Professional traders also use derivatives to predict market risk and adjust their trading strategy accordingly. For instance, overbought options often reflect a bearish market sentiment that alerts traders to hedge their portfolios against unexpected risks.
Finally, derivatives play a vital role in helping the underlying asset achieve price discovery. Without these financial products, investors would have no means to express sentiment in the market and would only have the option to buy and “hodl” the cryptocurrency itself.
Case in point, the lack of bitcoin futures on exchanges led to the market bubble in 2017, which only popped after the launch of futures contracts by pioneers such as CME and Cboe.
The Impact of Futures Expirations on BTC Prices
Bitcoin futures contracts are designed to expire after the lapse of their preset calendar cycle, typically set by exchanges to occur quarterly. After each four-month contract expires, investors can opt to exit their position or roll over their contract to a further-out month.
Most short-term traders often choose to exit their position before the contract expiry date to avoid the costs and hassles of settlement, as well as to hedge against market volatility.
The main impact of bitcoin futures expiration on the crypto markets is a substantial decline in liquidity as traders roll over to the next contract. The reduced liquidity leads to widening bid-ask spreads on expiring contracts, resulting in higher transaction costs.
Therefore, traders are often advised to adopt a prudent strategy around futures expirations by unwinding their positions before the contract calendar cycle closes.

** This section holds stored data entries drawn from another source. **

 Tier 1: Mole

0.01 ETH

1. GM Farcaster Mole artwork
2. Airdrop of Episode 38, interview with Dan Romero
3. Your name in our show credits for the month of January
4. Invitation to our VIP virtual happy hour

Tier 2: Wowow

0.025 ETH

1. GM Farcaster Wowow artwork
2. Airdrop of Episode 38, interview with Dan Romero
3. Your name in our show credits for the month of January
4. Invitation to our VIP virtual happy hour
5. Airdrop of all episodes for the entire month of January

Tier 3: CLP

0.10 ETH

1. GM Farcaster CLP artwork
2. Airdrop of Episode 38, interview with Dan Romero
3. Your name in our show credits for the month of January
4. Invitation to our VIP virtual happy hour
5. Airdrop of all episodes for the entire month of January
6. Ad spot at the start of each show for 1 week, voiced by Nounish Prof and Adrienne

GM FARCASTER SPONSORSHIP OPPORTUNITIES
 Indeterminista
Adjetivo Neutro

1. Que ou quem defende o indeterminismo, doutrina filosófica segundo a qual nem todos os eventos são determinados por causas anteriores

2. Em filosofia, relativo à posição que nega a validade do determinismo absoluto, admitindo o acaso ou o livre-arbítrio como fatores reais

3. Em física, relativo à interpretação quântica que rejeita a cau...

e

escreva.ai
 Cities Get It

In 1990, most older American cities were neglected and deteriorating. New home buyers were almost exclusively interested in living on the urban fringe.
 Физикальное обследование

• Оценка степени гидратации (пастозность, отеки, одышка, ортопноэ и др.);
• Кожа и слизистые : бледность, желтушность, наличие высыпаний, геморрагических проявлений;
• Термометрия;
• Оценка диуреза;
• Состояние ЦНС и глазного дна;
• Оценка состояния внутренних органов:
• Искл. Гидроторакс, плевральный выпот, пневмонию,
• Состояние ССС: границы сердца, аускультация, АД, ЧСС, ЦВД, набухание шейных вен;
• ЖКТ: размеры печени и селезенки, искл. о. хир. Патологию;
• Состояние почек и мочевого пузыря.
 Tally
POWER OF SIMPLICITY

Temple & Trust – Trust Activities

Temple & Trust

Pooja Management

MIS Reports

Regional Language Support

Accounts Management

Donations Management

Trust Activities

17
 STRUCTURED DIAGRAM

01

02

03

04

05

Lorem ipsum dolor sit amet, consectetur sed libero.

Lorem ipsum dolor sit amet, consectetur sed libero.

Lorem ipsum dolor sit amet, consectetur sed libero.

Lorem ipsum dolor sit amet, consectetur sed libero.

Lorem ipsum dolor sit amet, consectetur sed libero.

During futures expiry periods for large derivative markets, volatility has historically spiked due to increased trading activity. Furthermore, short-term traders often rush to take profits off the table, leading to even more volatility. This increased volatility creates a spill-over effect on the underlying crypto asset.
Historically, bitcoin average daily returns have been known to rise significantly during the expiration period, as shown in the chart below from crypto trading platform Interdax.
The chart shows that expiration dates have an undeniable effect on bitcoin performances, pushing volatility up as investors scramble to exit their positions or roll over to the next futures contract.
Given these observations, market participants such as miners, hedgers, and speculators should exercise greater risk management in the run-up to large BTC futures expirations.
The launch of quality derivatives has dramatically improved the liquidity of underlying crypto assets, allowing the market to meet the high demands of retail and institutional traders.
These regulated derivatives also injected an influx of capital into the crypto space, which helps legitimize digital assets and attract more big-money institutions. Each new derivatives product helps boost bitcoin’s mainstream adoption by increasing liquidity and generating organic price discovery for the digital coin.
Fast-growing crypto derivatives such as bitcoin futures are rivaling traditional financial products like bonds, stock, and commodities. In the long run, these derivatives could emerge as the go-to venue for retailers and large-scale institutions looking for alternative ways to grow their wealth portfolios.